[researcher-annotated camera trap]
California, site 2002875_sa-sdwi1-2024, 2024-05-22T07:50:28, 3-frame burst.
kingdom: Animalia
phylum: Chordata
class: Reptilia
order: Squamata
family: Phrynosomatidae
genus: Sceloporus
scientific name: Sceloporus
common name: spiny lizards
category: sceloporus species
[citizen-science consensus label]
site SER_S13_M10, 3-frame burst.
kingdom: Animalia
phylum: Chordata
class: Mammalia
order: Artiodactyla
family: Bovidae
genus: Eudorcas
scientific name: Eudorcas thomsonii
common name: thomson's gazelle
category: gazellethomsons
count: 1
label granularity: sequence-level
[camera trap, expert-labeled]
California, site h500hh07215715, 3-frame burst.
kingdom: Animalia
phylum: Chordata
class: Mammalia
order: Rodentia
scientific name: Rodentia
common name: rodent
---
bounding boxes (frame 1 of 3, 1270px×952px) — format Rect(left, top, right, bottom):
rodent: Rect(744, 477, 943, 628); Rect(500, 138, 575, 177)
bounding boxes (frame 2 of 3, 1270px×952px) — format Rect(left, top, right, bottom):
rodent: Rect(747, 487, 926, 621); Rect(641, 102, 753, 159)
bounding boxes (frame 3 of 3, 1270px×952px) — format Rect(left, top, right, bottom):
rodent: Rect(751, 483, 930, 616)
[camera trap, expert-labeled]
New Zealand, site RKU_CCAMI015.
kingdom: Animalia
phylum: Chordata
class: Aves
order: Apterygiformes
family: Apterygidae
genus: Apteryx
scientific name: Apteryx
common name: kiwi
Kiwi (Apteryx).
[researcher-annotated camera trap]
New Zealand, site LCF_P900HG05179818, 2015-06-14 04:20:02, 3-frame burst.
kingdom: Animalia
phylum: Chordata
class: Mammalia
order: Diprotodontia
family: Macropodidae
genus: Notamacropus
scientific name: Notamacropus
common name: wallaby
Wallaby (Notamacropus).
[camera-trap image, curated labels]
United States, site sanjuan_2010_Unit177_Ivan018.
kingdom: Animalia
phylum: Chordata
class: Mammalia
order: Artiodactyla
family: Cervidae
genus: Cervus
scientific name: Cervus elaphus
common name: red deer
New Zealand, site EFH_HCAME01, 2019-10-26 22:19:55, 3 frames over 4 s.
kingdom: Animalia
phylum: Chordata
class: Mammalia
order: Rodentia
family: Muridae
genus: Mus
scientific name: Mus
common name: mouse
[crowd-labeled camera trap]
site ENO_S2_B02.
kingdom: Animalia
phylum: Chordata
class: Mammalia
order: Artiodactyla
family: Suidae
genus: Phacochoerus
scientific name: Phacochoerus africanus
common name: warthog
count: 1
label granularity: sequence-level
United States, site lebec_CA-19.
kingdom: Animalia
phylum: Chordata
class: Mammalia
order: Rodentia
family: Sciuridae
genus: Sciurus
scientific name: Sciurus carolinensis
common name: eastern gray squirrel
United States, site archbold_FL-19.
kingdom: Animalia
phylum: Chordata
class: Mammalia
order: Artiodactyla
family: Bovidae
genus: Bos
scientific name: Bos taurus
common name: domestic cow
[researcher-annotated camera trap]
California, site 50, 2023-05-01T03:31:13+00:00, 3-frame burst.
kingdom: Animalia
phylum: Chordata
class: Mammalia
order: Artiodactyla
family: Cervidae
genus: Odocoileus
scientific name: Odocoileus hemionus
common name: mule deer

### Work instruction
Could you show every line of the listing that holds the string "scientific"?

### Your solution
scientific name: Sceloporus
scientific name: Eudorcas thomsonii
scientific name: Rodentia
scientific name: Apteryx
scientific name: Notamacropus
scientific name: Cervus elaphus
scientific name: Mus
scientific name: Phacochoerus africanus
scientific name: Sciurus carolinensis
scientific name: Bos taurus
scientific name: Odocoileus hemionus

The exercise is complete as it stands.